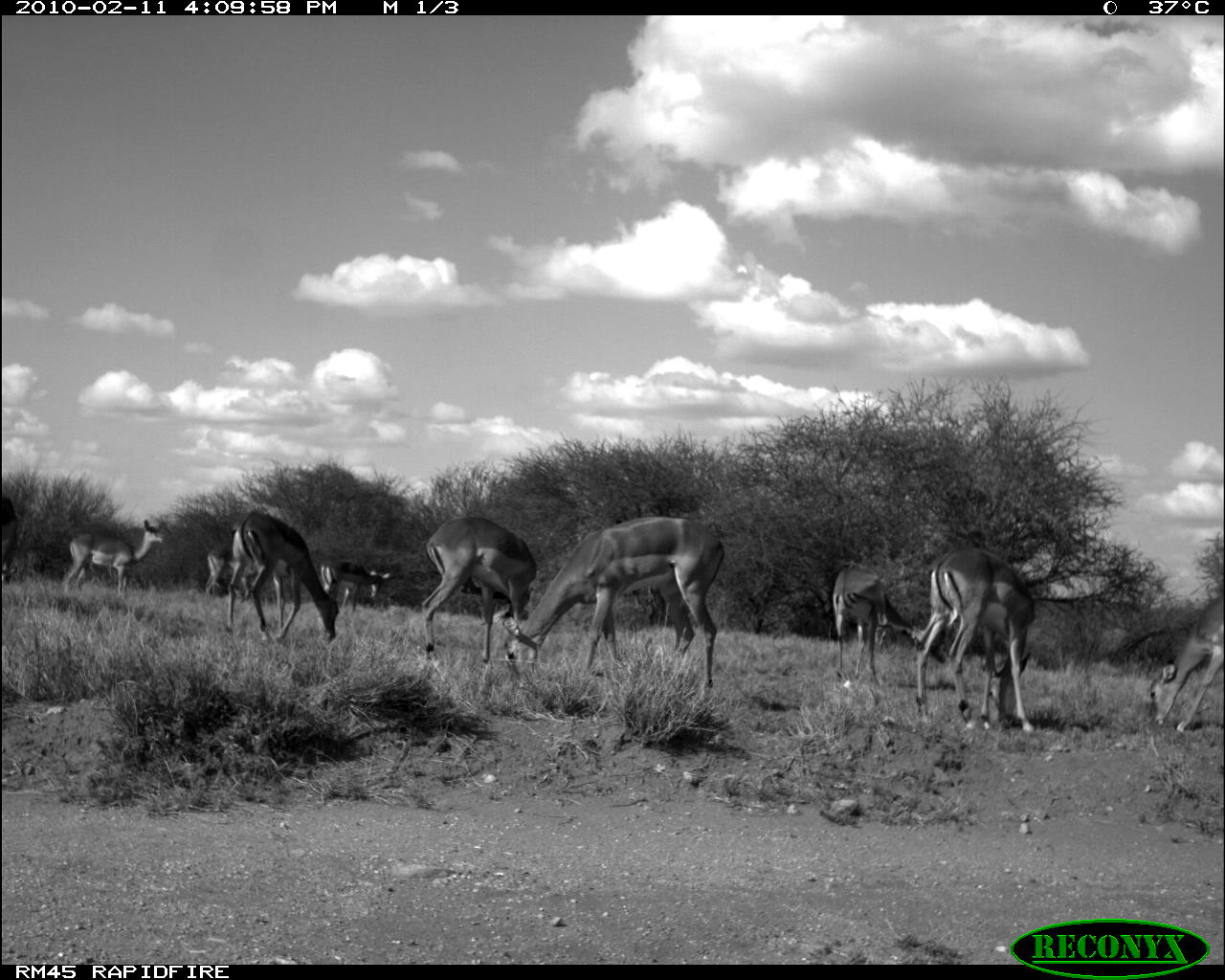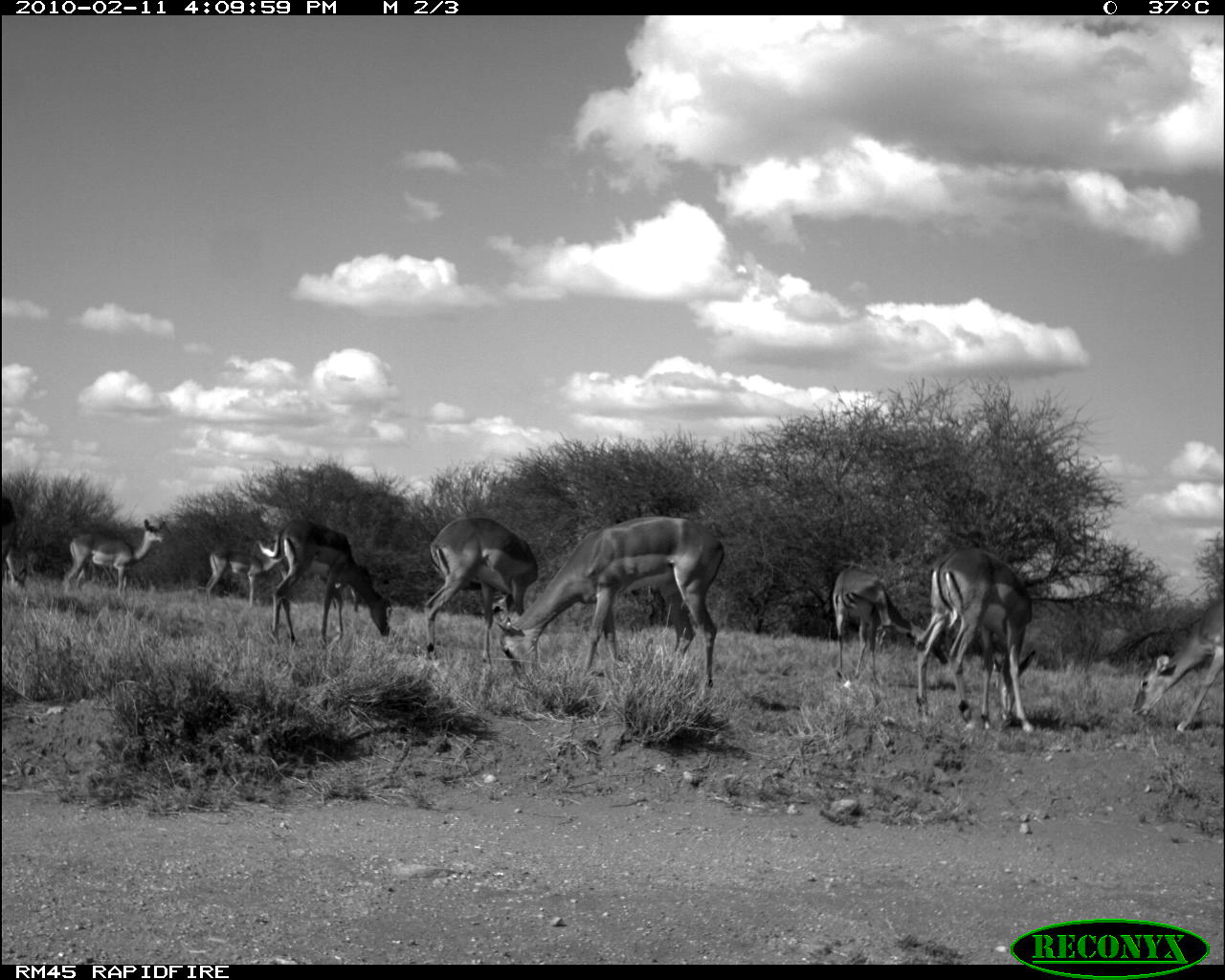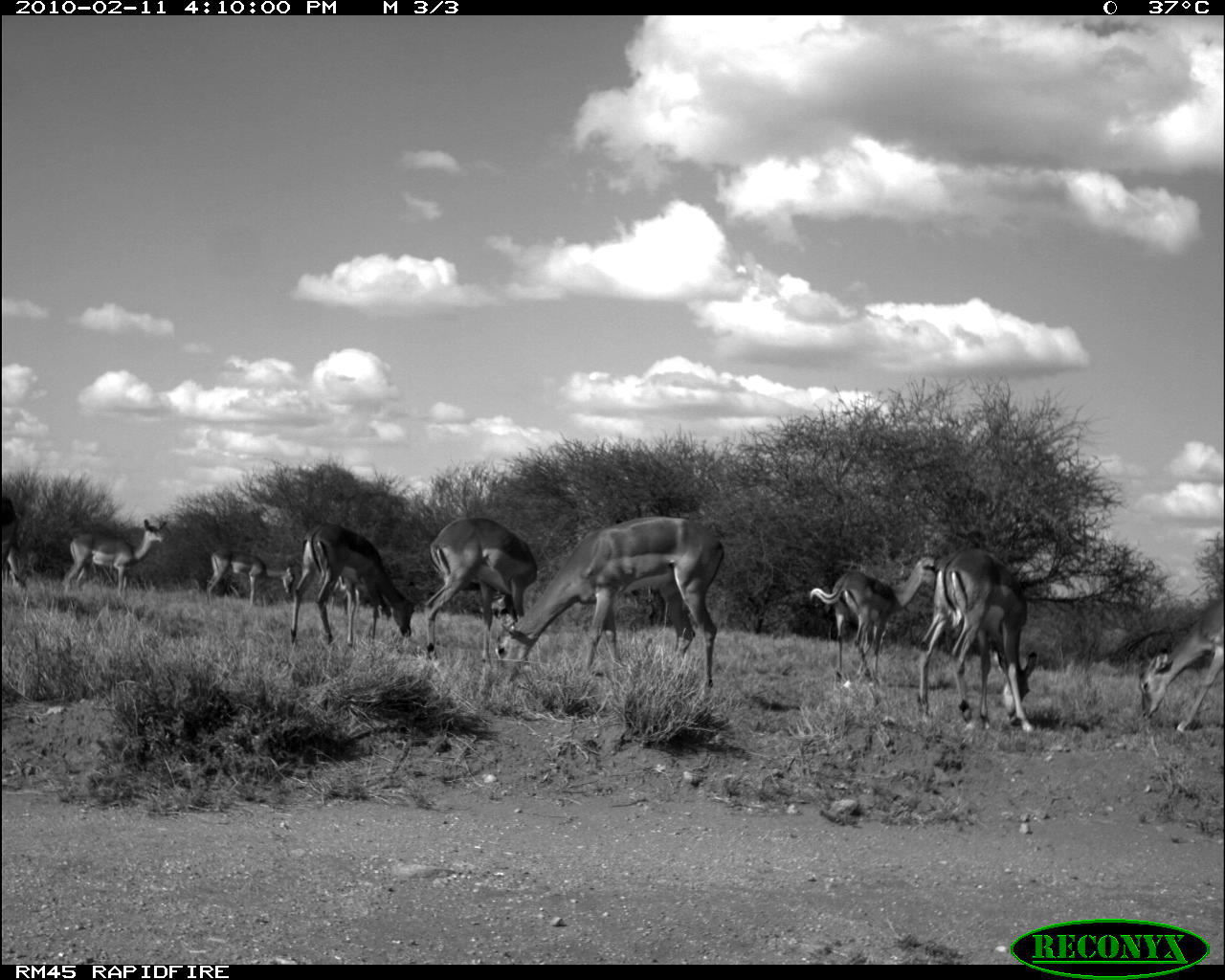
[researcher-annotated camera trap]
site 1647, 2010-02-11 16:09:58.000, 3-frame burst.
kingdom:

> _Description of the task_
Starting from the line containing "site 1647, 2010-02-11" and ending with the final line of the data, reproduce each line exactly as it appears, including no other lines.

> _Your solution_
site 1647, 2010-02-11 16:09:58.000, 3-frame burst.
kingdom:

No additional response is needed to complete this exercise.